→ EXERCISE OBJECTIVE
In the listing below, print exactly the lines from the first through the one that contains "Descending passes for".

→ RECORDS SHOWN

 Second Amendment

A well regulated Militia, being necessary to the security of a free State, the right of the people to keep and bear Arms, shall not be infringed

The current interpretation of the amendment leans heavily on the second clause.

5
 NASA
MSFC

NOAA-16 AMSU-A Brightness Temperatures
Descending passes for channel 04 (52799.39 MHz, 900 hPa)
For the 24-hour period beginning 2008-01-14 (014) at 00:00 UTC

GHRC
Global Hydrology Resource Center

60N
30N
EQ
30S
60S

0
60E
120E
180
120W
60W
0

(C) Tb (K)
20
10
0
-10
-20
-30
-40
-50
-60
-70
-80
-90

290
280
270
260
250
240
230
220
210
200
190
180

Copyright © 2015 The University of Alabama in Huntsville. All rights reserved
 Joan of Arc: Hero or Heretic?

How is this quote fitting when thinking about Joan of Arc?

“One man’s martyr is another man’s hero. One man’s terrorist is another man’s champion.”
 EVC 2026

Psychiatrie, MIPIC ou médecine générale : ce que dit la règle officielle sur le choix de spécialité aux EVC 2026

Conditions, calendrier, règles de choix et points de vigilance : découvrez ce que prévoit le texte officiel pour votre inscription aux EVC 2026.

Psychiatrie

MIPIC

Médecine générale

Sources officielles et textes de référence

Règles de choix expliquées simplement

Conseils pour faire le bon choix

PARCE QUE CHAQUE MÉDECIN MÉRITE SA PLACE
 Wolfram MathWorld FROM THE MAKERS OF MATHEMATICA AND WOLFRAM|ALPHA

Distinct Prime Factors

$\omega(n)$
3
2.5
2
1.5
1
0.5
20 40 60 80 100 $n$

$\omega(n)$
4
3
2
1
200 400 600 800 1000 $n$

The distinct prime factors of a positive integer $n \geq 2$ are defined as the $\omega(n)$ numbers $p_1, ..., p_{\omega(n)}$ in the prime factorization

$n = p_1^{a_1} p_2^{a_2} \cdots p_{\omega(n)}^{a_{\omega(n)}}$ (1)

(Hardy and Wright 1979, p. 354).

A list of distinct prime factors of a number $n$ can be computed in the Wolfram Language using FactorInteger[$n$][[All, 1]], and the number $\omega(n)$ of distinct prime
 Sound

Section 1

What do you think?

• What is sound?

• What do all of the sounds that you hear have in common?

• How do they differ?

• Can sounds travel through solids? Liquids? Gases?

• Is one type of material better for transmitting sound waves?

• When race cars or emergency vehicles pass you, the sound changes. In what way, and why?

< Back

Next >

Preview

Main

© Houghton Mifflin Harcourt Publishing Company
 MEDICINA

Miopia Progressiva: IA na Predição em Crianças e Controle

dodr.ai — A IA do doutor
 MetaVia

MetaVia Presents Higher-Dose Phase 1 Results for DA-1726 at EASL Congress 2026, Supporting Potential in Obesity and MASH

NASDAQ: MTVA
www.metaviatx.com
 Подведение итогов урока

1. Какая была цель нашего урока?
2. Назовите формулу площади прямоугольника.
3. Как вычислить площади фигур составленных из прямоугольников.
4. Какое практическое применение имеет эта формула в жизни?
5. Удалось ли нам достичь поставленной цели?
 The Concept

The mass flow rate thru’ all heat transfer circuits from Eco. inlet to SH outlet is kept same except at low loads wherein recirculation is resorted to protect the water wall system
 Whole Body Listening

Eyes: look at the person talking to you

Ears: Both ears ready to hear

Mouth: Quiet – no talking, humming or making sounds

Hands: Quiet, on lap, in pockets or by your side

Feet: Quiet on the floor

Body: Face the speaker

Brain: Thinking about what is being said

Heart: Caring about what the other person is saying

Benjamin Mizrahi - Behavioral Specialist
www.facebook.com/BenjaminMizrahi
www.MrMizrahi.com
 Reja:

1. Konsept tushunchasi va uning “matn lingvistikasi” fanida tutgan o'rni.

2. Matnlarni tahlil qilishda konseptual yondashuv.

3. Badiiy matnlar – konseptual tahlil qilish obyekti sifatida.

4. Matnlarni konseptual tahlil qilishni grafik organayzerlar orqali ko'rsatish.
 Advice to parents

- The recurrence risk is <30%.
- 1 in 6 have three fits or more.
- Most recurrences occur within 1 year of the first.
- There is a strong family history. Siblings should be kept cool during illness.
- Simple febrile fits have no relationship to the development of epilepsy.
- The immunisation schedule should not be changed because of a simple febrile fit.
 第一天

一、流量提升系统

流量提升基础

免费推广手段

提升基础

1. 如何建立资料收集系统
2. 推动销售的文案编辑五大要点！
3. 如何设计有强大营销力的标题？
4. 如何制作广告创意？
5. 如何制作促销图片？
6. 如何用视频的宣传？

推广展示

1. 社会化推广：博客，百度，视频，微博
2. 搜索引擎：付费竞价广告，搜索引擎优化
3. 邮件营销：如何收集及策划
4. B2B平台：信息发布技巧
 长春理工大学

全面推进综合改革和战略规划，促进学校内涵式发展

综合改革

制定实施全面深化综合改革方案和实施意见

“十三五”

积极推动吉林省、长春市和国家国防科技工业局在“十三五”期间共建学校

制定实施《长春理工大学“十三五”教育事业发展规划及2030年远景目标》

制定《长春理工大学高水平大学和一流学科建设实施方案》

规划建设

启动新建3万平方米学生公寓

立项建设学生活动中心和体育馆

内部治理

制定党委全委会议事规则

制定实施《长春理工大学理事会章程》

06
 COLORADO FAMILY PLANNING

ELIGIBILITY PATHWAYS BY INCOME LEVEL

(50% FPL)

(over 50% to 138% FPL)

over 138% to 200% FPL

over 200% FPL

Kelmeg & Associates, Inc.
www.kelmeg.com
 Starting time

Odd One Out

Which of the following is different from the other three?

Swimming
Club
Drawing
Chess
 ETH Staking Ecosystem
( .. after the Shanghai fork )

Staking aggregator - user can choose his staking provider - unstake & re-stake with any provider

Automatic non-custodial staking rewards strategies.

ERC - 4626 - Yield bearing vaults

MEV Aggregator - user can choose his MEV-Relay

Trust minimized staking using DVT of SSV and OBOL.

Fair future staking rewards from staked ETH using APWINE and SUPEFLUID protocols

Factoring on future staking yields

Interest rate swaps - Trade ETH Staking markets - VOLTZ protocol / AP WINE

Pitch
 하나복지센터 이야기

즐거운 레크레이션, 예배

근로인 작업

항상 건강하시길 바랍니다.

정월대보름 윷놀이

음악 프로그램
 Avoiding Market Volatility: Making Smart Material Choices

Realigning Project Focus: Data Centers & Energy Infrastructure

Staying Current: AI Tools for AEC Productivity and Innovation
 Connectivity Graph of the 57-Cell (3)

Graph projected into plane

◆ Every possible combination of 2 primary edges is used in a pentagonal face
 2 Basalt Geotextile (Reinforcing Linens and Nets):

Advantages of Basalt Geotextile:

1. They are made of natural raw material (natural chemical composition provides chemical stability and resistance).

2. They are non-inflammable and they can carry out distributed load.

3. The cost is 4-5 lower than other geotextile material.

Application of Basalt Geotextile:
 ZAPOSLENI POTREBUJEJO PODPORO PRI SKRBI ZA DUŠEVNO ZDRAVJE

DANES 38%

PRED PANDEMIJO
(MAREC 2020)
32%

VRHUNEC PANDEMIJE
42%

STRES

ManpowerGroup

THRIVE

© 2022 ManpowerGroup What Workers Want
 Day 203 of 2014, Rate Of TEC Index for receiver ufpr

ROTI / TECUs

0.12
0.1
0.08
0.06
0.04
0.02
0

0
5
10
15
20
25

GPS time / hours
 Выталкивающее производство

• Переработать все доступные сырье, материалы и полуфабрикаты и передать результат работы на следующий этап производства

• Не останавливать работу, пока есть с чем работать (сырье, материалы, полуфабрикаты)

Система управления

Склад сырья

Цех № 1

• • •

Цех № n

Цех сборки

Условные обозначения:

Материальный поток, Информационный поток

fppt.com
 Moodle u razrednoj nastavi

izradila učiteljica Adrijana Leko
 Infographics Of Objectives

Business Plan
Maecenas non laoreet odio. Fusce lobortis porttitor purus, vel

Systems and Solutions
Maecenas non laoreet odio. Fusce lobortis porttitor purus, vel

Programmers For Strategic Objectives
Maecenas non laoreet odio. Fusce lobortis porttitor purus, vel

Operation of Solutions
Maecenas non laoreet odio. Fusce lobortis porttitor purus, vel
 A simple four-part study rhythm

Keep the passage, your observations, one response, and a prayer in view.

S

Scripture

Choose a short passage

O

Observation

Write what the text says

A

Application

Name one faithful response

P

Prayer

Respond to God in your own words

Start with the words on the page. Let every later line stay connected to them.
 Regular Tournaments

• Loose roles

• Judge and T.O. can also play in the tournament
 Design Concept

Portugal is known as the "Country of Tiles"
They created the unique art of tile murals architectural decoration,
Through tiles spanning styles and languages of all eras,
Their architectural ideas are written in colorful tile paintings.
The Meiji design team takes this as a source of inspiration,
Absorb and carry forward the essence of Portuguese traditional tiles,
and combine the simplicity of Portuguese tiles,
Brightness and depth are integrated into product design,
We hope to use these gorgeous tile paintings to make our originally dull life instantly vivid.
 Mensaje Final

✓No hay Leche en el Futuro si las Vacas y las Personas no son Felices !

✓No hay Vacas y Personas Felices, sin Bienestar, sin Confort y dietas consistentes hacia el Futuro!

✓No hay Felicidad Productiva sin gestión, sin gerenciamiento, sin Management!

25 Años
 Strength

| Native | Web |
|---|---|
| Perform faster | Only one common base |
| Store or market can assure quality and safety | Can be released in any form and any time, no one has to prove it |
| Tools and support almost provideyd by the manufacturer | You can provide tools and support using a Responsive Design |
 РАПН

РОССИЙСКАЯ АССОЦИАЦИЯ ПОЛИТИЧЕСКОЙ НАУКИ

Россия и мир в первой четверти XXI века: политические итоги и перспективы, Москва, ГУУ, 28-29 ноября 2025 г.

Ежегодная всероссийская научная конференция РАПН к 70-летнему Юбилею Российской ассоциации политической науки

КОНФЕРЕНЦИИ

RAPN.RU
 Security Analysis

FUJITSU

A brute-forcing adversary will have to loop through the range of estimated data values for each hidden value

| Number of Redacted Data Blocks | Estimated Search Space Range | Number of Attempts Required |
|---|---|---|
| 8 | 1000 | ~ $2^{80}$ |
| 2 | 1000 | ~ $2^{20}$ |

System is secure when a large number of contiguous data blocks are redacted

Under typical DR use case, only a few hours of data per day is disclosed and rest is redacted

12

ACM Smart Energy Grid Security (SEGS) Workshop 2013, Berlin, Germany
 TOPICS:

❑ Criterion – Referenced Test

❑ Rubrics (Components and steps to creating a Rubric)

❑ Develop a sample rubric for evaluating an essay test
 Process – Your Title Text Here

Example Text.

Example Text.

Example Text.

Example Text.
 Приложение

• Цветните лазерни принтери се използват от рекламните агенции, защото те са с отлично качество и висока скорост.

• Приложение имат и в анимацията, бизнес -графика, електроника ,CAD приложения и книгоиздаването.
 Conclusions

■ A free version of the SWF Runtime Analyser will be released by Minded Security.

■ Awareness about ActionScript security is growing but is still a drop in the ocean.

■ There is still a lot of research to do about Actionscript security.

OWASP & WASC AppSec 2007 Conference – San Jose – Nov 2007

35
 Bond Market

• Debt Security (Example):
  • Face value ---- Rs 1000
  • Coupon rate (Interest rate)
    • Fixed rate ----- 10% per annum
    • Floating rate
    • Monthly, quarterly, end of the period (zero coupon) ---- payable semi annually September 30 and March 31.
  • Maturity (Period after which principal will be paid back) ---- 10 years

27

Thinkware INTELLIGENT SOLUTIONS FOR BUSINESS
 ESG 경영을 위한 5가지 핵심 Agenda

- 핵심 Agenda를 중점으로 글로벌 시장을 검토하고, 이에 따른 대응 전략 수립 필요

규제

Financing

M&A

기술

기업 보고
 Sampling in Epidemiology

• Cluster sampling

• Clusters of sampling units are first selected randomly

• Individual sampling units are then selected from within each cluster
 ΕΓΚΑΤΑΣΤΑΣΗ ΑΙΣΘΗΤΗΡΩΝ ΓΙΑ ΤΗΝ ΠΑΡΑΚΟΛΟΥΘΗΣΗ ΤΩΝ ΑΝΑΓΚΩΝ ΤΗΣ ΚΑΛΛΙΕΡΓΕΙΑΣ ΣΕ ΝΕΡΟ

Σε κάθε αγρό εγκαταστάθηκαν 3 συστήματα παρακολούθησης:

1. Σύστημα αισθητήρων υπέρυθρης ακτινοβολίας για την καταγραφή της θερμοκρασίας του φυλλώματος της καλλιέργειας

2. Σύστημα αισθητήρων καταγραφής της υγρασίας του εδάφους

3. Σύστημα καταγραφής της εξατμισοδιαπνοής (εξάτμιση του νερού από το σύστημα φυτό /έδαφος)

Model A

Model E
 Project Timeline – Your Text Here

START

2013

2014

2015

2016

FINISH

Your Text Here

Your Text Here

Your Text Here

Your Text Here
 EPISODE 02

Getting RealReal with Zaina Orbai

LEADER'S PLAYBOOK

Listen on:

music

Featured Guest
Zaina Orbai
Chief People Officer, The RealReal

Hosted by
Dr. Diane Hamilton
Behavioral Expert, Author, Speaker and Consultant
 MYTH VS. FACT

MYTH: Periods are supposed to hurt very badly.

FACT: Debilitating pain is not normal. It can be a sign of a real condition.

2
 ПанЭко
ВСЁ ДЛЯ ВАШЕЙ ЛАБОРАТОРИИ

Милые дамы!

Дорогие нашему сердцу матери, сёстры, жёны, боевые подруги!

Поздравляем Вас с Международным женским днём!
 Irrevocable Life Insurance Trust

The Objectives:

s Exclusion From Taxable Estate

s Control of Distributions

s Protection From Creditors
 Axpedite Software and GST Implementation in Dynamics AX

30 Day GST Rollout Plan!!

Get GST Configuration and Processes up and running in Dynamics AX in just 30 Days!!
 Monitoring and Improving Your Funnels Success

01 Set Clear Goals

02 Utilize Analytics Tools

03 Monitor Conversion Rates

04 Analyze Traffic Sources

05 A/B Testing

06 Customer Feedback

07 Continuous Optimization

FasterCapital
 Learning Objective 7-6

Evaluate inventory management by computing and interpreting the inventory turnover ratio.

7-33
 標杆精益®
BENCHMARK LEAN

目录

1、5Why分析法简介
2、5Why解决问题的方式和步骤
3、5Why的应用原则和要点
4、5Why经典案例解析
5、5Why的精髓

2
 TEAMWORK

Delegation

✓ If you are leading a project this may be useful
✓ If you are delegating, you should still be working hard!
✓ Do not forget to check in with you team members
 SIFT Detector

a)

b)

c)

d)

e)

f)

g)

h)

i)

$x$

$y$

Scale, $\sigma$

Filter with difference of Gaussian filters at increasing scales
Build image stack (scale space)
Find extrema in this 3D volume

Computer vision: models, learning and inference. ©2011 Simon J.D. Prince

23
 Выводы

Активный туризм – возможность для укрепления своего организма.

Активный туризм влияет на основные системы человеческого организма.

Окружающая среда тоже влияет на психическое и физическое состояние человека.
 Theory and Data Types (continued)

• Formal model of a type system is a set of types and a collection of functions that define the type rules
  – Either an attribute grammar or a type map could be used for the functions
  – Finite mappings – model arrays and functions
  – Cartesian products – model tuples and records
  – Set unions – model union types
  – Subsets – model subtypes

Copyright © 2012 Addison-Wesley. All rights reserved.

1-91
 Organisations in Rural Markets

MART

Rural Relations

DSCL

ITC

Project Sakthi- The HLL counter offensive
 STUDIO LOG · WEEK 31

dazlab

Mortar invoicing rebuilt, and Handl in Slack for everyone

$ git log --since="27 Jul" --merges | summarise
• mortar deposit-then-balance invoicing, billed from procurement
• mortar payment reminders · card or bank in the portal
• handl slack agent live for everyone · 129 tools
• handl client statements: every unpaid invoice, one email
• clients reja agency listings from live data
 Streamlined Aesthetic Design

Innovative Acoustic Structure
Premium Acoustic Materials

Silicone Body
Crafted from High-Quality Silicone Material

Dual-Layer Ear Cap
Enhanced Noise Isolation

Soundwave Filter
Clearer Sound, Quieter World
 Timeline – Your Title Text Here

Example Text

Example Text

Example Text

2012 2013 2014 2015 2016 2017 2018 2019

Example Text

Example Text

→ RESULT OF THE EXERCISE
 Second Amendment

A well regulated Militia, being necessary to the security of a free State, the right of the people to keep and bear Arms, shall not be infringed

The current interpretation of the amendment leans heavily on the second clause.

5
 NASA
MSFC

NOAA-16 AMSU-A Brightness Temperatures
Descending passes for channel 04 (52799.39 MHz, 900 hPa)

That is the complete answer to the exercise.